Il diaconato in Italia n° 176/177
(settembre/dicembre 2012)
TESTIMONIANZA
Un diacono in ospedale
di Pippo D'Antona
Per un anno, ho cercato di stare vicino agli ammalati ricoverati nella Fondazione Pascale di Napoli. Passavo in ospedale due pomeriggi a settimana e, in più, se potevo, partecipavo all'adorazione della santa eucaristia il giovedì alle 18. Nell'ospedale conoscevo bene un medico che da dieci anni era crocifisso alla dialisi. Ci incontravamo spesso a casa sua; quando non poteva uscire gli portavo la comunione di Gesù.

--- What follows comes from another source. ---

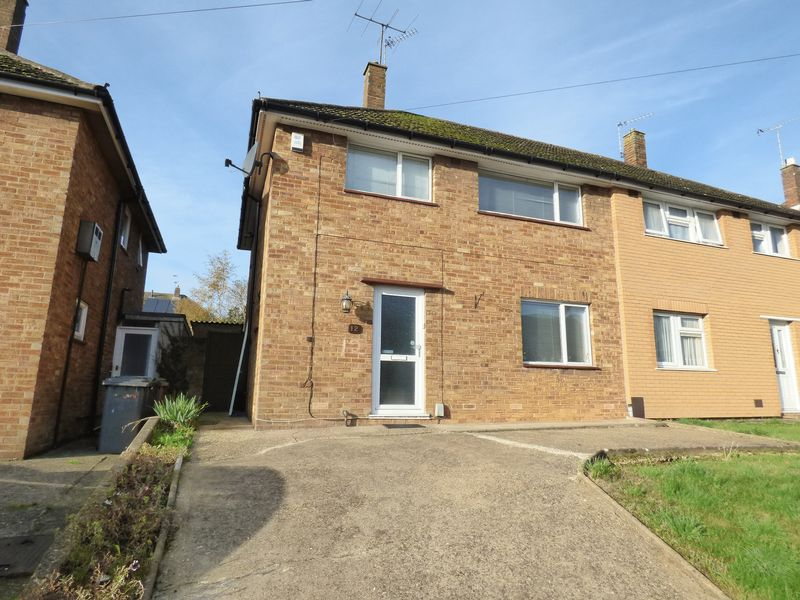 3 bedroom Semi-Detached  to buy in Chalton Road, Luton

Ero stato collega di lavoro di sua moglie e la prima delle sue due figlie aveva scelto di prepararsi al sacramento della Confermazione con me. Ci stimavamo e ci volevamo veramente bene: la notte in cui è morto, la moglie ha chiamato me, per avere una aiuto: stava male, abbiamo deciso di chiamare il 118, l'hanno portato all'ospedale Cardarelli dove conosceva molti medici che gli volevano bene e dove veniva sottoposto a dialisi. Siamo stati lì ad aspettare con la sicurezza che, come altra volte, avrebbe superato la crisi. Uscì Bruno, mi pare, piangendo e disse che era finita.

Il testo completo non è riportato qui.